Psalm 2 had spoken of "the Son" having "the nations" as an "inheritance": "you will rule them with an iron sceptre; you will dash them to pieces like pottery" (verse 9). So to the Church at Thyatira, in the book of Revelation, the risen and ascended Christ says:
"To him who overcomes and does my will to the end, I will give authority over the nations - 'He will rule them with an iron sceptre; he will dash them to pieces like pottery' - just as I have received authority from my Father" (Rev 2.26-27).
That was said to a church not suffering persecution but to a church, like churches today, being corrupted by a false prophetess (an ancient equivalent of the American Bishop Gene Robinson, currently doing the rounds of the British media, having left his wife and children to live with his male partner). "By her teaching she misleads my servants into sexual immorality" (Rev 2.20).
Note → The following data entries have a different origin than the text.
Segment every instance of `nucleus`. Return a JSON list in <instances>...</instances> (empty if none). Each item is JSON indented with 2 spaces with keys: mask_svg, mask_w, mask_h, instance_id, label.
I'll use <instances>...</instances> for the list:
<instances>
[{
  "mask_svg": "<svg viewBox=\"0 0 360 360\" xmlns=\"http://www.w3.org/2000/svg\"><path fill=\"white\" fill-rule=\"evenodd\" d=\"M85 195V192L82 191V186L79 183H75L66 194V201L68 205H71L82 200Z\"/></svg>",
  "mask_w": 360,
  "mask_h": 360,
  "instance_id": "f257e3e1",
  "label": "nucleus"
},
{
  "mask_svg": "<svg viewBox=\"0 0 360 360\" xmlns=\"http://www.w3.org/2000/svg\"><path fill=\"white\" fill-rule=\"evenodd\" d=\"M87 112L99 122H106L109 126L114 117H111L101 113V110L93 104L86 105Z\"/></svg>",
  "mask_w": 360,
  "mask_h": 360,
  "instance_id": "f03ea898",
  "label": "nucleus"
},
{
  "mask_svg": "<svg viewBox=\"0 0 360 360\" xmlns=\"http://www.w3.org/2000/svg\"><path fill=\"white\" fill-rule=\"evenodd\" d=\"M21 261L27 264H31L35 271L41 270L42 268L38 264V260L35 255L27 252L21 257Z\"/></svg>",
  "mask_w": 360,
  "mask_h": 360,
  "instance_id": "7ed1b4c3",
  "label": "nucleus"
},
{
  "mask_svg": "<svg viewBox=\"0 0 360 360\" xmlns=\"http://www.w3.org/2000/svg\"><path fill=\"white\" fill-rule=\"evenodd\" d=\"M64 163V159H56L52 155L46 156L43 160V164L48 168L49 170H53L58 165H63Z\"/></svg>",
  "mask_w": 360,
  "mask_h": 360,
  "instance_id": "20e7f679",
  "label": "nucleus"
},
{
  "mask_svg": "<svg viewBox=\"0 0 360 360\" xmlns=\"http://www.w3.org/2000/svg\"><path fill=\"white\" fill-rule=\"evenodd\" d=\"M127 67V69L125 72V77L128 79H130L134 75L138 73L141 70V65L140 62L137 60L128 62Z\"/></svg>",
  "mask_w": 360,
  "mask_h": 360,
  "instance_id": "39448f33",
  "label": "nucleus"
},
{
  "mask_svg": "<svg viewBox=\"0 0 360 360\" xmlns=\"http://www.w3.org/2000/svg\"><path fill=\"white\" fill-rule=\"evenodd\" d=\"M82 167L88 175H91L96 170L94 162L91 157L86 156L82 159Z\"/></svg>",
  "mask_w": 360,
There is no suggestion that this side of Christ's return, any violence should be used by the Church. The iron sceptre was thought to be an iron tipped rod used by shepherds (forcefully) to direct their sheep. However, the prayer of the early Christians in Acts 4 was not for any "shattering" but that the Lord would enable his "servants to speak your word with great boldness" and that God would heal and perform miracles (Acts 4.29-30). That was their exercise of power!
But this current reign of the Ascended Christ has a time limit:
"then the end will come, when he hands over the kingdom to God the Father after he has destroyed all dominion, authority and power. For he must reign until he has put all his enemies under his feet. The last enemy to be destroyed is death. For he 'has put everything under his feet. ' Now when it says that 'everything' has been put under him, it is clear that this does not include God himself, who put everything under Christ. When he has done this, then the Son himself will be made subject to him who put everything under him, so that God may be all in all" (1 Cor 15.24-28).
The kingdom that "Christ hands over" is to be absorbed in that greater kingdom the Son has with the Father that "will never end" (Luke 1.33; Heb 1.8). Then, indeed, the triune God (Father, Son and Holy Spirit) will be all in all. Until then, in this current phase caused by the reality of supernatural and human sinfulness, Jesus Christ ascended and reigning is our king and high priest; "the Lamb on the Throne"; and the one to whom we should look for guidance, help, correction, forgiveness and ultimate restoration. Colossians 3.1-3 says:
"Since, then, you have been raised with Christ, set your hearts on things above, where Christ is seated at the right hand of God. Set your minds on things above, not on earthly things. For you died, and your life is now hidden with Christ in God."
Therefore, we should pray the Collect for Ascension Day:
"Almighty God, as we believe your only-begotten Son our Lord Jesus Christ to have ascended into the heavens, so may we also in heart and mind thither ascend and with him continually dwell; who is alive and reigns with you and the Holy Spirit, one God, now and for ever."